(Scene-based spatial questions)
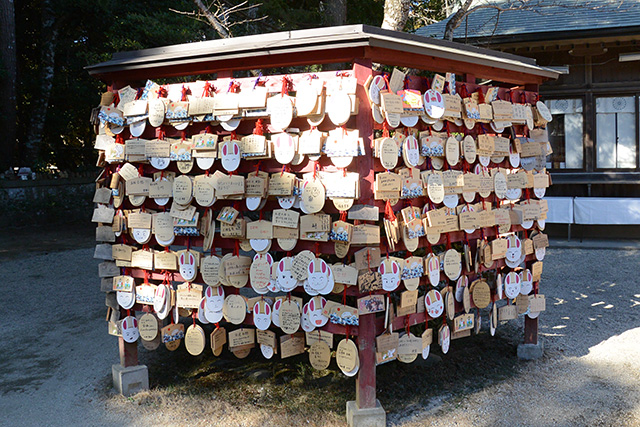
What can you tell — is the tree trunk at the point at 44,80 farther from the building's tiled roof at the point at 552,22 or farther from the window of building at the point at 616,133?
the window of building at the point at 616,133

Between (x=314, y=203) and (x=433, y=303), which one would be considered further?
(x=433, y=303)

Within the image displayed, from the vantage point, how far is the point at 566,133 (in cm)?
1003

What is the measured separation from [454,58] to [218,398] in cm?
289

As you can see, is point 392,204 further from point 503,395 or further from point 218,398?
point 218,398

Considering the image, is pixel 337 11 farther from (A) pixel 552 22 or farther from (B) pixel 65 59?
(B) pixel 65 59

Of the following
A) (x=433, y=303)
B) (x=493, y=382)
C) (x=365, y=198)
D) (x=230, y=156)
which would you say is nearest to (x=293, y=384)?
(x=433, y=303)

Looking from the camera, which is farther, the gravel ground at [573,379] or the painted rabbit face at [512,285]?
the painted rabbit face at [512,285]

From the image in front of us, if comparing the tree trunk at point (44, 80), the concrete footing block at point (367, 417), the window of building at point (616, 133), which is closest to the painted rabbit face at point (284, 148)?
the concrete footing block at point (367, 417)

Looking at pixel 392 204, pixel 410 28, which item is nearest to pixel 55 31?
pixel 410 28

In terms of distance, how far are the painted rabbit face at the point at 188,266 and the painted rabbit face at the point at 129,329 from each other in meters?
0.66

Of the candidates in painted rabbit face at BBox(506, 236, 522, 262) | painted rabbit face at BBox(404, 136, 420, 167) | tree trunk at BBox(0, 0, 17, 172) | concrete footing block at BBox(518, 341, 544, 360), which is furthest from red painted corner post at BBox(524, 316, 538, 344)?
tree trunk at BBox(0, 0, 17, 172)

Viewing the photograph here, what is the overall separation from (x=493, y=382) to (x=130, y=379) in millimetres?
2775

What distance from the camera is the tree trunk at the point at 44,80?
45.6ft

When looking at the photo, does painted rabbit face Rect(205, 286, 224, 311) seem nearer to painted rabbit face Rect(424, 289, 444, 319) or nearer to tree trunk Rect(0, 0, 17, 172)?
painted rabbit face Rect(424, 289, 444, 319)
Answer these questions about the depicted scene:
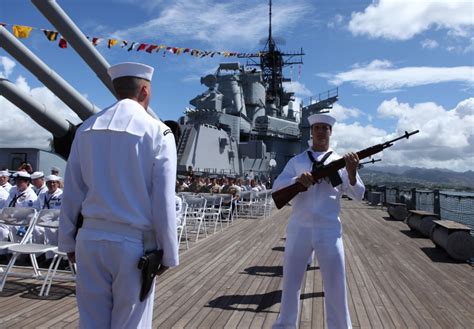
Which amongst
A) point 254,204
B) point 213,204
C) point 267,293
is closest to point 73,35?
point 213,204

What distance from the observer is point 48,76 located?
959 cm

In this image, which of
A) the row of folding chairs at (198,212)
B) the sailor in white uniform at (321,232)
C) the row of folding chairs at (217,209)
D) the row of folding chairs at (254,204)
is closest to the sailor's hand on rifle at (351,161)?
the sailor in white uniform at (321,232)

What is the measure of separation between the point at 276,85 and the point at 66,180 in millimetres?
48886

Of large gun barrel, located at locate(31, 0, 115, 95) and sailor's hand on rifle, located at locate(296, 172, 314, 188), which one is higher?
large gun barrel, located at locate(31, 0, 115, 95)

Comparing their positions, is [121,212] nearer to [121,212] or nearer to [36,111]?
[121,212]

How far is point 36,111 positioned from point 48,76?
111cm

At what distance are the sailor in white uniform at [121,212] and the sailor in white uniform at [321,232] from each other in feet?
4.53

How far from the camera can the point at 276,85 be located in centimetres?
4972

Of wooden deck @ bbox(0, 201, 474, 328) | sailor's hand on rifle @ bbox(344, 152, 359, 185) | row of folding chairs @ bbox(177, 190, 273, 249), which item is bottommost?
wooden deck @ bbox(0, 201, 474, 328)

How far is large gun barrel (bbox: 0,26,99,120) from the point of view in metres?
9.47

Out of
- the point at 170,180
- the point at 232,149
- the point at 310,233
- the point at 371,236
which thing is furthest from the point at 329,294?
the point at 232,149

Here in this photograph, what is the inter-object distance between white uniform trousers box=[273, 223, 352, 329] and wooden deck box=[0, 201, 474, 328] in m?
0.73

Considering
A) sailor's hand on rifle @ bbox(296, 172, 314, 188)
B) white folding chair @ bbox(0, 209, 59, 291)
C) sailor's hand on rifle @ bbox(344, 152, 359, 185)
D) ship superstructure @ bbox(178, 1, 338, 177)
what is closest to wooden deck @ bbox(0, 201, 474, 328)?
A: white folding chair @ bbox(0, 209, 59, 291)

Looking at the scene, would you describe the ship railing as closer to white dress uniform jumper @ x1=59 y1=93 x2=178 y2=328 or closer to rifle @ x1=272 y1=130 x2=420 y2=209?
rifle @ x1=272 y1=130 x2=420 y2=209
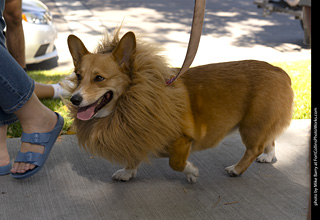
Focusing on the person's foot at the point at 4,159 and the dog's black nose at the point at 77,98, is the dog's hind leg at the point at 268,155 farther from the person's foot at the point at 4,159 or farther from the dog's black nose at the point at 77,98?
the person's foot at the point at 4,159

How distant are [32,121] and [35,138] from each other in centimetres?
13

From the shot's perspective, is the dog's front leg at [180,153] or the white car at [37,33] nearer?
the dog's front leg at [180,153]

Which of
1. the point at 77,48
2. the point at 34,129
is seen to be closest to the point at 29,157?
the point at 34,129

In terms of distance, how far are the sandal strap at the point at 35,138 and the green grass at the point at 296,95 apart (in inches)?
14.3

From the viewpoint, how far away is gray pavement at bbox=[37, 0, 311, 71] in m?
9.38

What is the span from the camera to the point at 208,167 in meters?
3.70

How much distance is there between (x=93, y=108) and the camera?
3055mm

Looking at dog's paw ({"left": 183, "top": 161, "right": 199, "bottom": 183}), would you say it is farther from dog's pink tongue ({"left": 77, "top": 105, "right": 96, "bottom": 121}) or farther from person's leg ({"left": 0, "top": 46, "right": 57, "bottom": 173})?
person's leg ({"left": 0, "top": 46, "right": 57, "bottom": 173})

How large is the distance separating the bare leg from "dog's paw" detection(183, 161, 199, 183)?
110 centimetres

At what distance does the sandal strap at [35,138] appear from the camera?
342 cm

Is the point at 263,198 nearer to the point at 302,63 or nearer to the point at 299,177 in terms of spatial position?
the point at 299,177

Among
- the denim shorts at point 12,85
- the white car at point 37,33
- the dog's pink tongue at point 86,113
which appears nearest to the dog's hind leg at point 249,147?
the dog's pink tongue at point 86,113

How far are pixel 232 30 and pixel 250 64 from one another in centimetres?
910

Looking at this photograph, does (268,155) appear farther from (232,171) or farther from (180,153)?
(180,153)
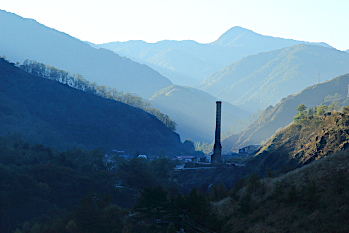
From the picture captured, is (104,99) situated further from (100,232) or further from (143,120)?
(100,232)

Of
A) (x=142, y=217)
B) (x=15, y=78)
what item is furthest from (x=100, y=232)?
A: (x=15, y=78)

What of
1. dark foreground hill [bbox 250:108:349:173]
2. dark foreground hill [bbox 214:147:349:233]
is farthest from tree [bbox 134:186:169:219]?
dark foreground hill [bbox 250:108:349:173]

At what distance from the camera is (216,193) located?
5972cm

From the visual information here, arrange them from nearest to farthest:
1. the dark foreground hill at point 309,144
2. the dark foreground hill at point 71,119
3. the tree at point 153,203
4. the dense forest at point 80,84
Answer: the tree at point 153,203 < the dark foreground hill at point 309,144 < the dark foreground hill at point 71,119 < the dense forest at point 80,84

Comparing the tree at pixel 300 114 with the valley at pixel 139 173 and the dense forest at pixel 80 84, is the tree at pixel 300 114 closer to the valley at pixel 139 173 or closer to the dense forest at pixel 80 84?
the valley at pixel 139 173

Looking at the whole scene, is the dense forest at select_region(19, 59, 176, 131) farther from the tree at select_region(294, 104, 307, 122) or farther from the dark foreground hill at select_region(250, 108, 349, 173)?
the dark foreground hill at select_region(250, 108, 349, 173)

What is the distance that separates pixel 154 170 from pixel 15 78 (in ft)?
230

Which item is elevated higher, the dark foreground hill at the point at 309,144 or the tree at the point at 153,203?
the dark foreground hill at the point at 309,144

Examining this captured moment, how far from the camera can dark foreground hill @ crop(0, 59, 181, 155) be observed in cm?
13138

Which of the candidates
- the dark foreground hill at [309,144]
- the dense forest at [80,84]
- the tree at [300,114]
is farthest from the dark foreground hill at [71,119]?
the dark foreground hill at [309,144]

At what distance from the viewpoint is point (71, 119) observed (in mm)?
145500

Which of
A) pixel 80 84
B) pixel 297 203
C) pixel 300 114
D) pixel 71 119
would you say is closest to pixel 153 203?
pixel 297 203

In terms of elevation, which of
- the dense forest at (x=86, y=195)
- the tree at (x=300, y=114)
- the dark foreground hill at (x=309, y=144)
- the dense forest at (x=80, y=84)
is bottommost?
the dense forest at (x=86, y=195)

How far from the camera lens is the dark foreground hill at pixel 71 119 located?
131375mm
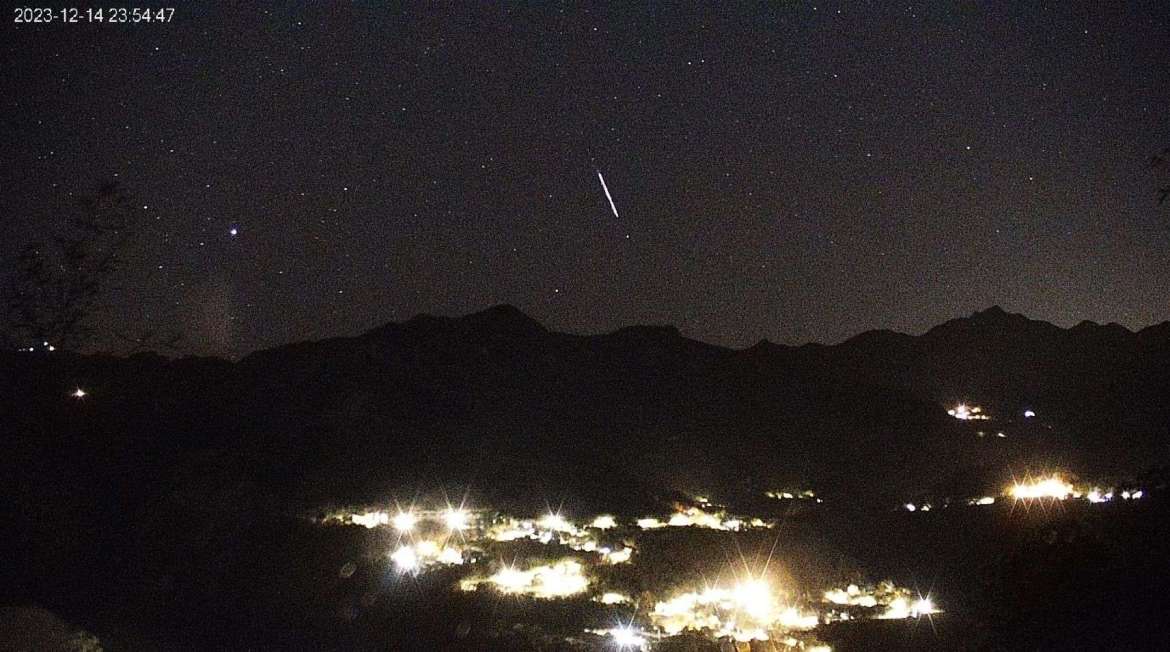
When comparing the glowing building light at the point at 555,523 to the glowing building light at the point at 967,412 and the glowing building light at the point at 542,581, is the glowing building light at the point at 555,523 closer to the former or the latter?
the glowing building light at the point at 542,581

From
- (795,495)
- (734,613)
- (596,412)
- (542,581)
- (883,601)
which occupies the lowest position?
(883,601)

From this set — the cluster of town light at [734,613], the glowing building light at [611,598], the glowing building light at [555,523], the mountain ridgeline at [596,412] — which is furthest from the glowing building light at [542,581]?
the mountain ridgeline at [596,412]

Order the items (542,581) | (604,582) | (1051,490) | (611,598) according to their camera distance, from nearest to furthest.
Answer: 1. (611,598)
2. (604,582)
3. (542,581)
4. (1051,490)

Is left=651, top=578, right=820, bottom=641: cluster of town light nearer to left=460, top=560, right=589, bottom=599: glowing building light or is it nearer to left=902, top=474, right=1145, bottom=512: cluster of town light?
left=460, top=560, right=589, bottom=599: glowing building light

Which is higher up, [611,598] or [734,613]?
[611,598]

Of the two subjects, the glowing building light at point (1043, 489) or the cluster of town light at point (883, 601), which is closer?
the cluster of town light at point (883, 601)

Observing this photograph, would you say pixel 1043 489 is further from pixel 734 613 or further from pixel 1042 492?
pixel 734 613

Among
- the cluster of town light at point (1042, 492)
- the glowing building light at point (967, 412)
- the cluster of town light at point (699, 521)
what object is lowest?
the cluster of town light at point (1042, 492)

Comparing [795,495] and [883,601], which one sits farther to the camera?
[795,495]

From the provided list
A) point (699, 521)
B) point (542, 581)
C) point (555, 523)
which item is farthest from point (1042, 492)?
point (542, 581)
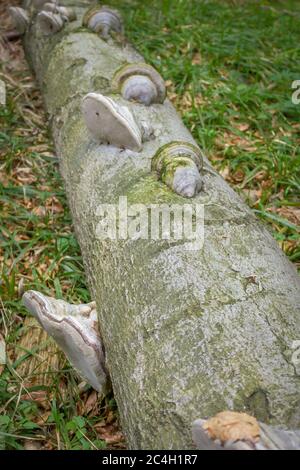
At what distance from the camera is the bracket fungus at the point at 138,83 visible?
11.2ft

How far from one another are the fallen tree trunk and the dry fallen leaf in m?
0.28

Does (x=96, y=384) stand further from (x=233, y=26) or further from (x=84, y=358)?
(x=233, y=26)

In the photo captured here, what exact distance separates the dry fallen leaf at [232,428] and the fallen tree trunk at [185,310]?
280 millimetres

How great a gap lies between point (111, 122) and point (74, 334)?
1143 millimetres

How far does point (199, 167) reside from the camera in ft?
9.25

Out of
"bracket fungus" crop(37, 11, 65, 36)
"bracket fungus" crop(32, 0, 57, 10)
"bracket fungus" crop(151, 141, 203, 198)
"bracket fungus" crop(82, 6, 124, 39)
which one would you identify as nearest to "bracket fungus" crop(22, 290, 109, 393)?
"bracket fungus" crop(151, 141, 203, 198)

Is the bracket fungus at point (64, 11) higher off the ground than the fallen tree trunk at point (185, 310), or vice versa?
the bracket fungus at point (64, 11)

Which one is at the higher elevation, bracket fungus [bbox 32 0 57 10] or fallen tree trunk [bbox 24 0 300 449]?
bracket fungus [bbox 32 0 57 10]

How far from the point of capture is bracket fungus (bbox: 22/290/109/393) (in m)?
2.31

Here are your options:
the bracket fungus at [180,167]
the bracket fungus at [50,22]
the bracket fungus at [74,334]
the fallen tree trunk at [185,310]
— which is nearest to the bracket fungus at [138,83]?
the fallen tree trunk at [185,310]

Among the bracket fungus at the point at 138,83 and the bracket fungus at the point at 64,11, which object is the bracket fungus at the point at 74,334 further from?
the bracket fungus at the point at 64,11

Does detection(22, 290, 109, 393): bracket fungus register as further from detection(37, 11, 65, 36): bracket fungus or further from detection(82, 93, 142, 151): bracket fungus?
detection(37, 11, 65, 36): bracket fungus

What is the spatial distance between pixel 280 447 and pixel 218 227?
3.81ft

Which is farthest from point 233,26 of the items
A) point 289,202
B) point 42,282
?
point 42,282
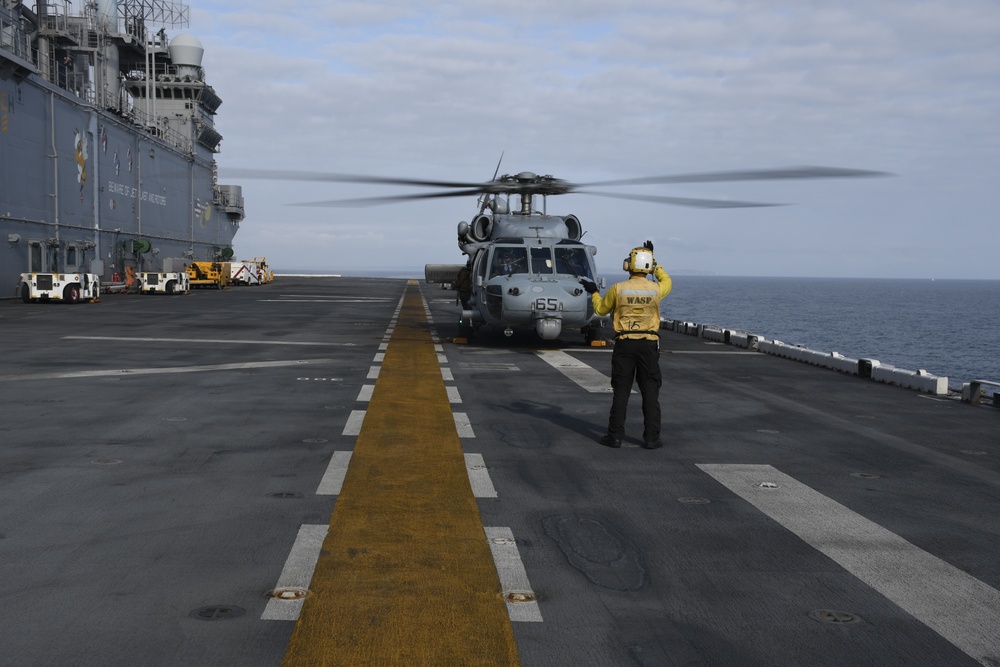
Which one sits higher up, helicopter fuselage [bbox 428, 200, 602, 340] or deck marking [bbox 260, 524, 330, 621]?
helicopter fuselage [bbox 428, 200, 602, 340]

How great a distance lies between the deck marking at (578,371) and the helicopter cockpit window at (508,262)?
173 cm

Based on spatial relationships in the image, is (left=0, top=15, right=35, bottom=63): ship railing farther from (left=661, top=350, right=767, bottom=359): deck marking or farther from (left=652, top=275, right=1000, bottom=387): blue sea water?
(left=652, top=275, right=1000, bottom=387): blue sea water

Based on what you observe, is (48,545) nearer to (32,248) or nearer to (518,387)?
(518,387)

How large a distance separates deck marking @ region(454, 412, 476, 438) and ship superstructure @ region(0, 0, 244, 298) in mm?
15822

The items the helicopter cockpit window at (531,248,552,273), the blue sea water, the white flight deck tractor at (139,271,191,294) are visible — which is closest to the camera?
the helicopter cockpit window at (531,248,552,273)

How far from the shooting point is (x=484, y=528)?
5512mm

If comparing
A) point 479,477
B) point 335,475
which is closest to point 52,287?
point 335,475

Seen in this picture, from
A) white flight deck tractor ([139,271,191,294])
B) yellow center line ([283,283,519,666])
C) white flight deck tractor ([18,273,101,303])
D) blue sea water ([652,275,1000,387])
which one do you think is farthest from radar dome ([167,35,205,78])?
yellow center line ([283,283,519,666])

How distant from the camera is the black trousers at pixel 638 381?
8227 mm

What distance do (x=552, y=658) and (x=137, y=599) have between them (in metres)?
2.01

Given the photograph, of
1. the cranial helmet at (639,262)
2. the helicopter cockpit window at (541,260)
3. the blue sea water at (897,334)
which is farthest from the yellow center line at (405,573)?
the blue sea water at (897,334)

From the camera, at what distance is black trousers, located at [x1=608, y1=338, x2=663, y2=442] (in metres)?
8.23

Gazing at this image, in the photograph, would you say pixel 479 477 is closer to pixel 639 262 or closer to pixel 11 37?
pixel 639 262

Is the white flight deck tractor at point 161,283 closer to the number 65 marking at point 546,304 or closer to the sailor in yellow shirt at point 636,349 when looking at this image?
the number 65 marking at point 546,304
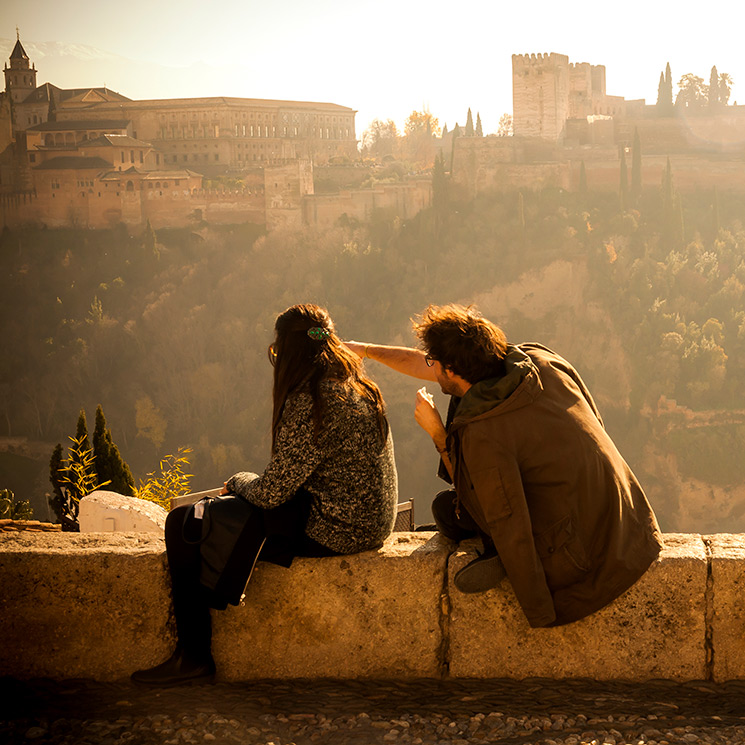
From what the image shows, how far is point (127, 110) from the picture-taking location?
42.8 metres

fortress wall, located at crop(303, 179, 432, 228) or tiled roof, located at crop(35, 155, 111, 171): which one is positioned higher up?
tiled roof, located at crop(35, 155, 111, 171)

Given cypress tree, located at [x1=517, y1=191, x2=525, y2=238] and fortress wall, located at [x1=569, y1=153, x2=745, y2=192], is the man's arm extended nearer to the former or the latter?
cypress tree, located at [x1=517, y1=191, x2=525, y2=238]

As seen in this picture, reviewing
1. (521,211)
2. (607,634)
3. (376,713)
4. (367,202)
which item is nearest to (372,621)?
(376,713)

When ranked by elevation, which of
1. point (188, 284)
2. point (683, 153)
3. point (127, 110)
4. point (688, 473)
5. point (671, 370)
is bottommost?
point (688, 473)

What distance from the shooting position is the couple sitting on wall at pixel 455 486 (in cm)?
230

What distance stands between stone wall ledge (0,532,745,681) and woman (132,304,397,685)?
0.08 m

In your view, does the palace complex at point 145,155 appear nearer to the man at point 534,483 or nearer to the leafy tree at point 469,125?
the leafy tree at point 469,125

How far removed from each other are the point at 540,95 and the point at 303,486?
3768cm

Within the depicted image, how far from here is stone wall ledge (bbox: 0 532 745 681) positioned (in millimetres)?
2408

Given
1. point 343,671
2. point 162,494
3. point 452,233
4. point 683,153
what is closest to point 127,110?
point 452,233

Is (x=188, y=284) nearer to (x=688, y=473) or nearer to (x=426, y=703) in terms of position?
(x=688, y=473)

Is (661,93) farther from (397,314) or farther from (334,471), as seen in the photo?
(334,471)

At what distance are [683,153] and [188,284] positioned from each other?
21153mm

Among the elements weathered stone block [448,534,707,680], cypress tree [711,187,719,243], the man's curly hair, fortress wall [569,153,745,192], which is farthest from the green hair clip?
cypress tree [711,187,719,243]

(STATED EXERCISE): The line containing "In your view, does" marks the start; retype it and each line after it through the end of the records above, exactly.

(WRITTEN REPLY):
In your view, does the palace complex at point 145,155 appear nearer to the man at point 534,483 or nearer to the leafy tree at point 469,125?
the leafy tree at point 469,125

How far removed from each other are the point at 540,95 and the point at 303,486?
3768cm

Within the depicted image, how far from here is stone wall ledge (bbox: 0 532 745 681) positioned (in millimetres)?
2408

Given
1. point 343,671
2. point 162,494
3. point 452,233
4. point 683,153
what is closest to point 127,110?
point 452,233

Is (x=188, y=284) nearer to (x=688, y=473) or nearer to (x=426, y=703) in terms of position?
(x=688, y=473)

Is (661,93) farther from (397,314) or farther from (334,471), as seen in the photo?
(334,471)

At what distance are [683,153] and [188,284] positioned from each other?
21153mm

Among the elements weathered stone block [448,534,707,680], cypress tree [711,187,719,243], the man's curly hair, fortress wall [569,153,745,192], which is farthest from the green hair clip?
cypress tree [711,187,719,243]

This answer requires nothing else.